To date literatures has emerged with inconsistent conclusions on the prognostic role of MET among NSCLC. C-MET expression was thought to be a favorable biomarker in various studies (2325), yet others suggested the opposite (2628). In addition to some studies, neither c-MET nor p-MET expression was related with NSCLC survival (29, 30). Thus, due to the contradictory results from previous studies, we herein set out to conduct a systematic review as well as meta-analysis by summarizing current existing data to examine the survival implications of MET over-expression among lung cancer patients that underwent surgical resection.

Materials and Methods

Literature Search

Two reviewers (GM and YD), respectively, conducted electronic search on PubMed, Cochrane Library, EMBASE, and Web of Science for relevant studies up till July 15th, 2019, with the beginning date unlimited.

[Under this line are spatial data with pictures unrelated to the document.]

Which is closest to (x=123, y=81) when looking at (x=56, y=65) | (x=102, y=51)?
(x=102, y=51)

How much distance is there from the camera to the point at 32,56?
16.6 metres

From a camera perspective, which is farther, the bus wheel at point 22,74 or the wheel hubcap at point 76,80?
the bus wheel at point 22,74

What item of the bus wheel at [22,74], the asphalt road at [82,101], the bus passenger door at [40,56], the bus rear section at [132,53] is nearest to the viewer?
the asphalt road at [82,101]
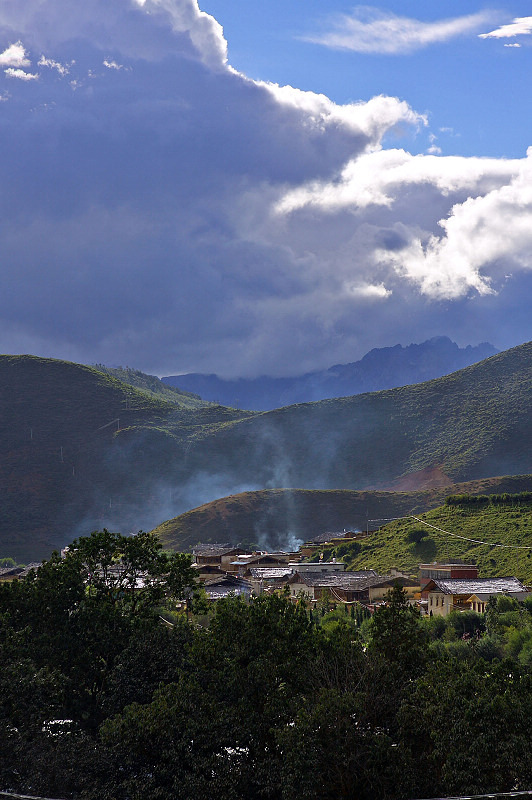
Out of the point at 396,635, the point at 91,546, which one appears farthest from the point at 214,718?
the point at 91,546

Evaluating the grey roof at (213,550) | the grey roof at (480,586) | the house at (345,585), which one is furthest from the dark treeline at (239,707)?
the grey roof at (213,550)

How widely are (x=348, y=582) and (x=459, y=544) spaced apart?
14063 mm

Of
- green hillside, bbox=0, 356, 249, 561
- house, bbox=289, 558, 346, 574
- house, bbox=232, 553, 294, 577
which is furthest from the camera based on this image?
green hillside, bbox=0, 356, 249, 561

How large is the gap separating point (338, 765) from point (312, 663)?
322cm

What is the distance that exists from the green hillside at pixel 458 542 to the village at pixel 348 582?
233 centimetres

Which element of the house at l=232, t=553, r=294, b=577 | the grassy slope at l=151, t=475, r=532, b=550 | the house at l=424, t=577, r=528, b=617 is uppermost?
the grassy slope at l=151, t=475, r=532, b=550

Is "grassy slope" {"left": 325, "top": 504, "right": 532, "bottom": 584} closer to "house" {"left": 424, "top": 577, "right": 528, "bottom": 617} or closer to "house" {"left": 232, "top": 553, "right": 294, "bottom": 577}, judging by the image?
"house" {"left": 424, "top": 577, "right": 528, "bottom": 617}

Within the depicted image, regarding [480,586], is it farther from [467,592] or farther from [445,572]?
[445,572]

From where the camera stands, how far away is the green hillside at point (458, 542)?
74688 mm

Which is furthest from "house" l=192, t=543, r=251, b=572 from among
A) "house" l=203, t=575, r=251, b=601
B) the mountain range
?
the mountain range

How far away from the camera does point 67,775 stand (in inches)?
797

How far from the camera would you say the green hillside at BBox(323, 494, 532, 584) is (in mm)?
74688

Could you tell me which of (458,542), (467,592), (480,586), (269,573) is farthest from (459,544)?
(467,592)

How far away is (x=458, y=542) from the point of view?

The search terms were as followed: “MET” or “Mesenchymal Epithelial Transition factor” or “Hepatocyte growth factor receptor” and “Non-small cell lung cancer” or “NSCLC” or “Pulmonary carcinoma” or “lung cancer” and “Prognosis” or “Outcomes” or “Survival.”

Inclusion Criteria

Eligible studies was required to be in compliance with the following criteria: (1) NSCLC studies, all included participants should be NSCLC patients that underwent surgical resection; (2) MET expression was examined of each resected specimen, with the correlation between MET expression and NSCLC survival been reported; (3) Hazard Ratio (HR) was clearly displayed and feasible for HR synthesis, according to methods described by Parmar et al. (31), Williamson et al. (32), and Tierney et al. (33); (4) Study designs include: randomized controlled trial (RCT) and cohort study.

Exclusion Criteria

Articles were omitted from further consideration if: (1). Systematic review or review; (2) Preclinical studies, such as laboratorial or in vitro studies; (3) Case reports; (4). Studies of which survival data (including survival curves yet without HRs reported) unavailable for further calculations.

Data Extraction

Basic information of each eligible study was extracted as followed: name of first author, publication year, country, demographic characteristics (number of patients, gender, and median age), smoking status, pathology, and tumor stage, antibody applied for MET immunohistochemical (IHC) staining, cut-off value of MET over-expression and reported HRs (representing prognosis) for meta-analysis.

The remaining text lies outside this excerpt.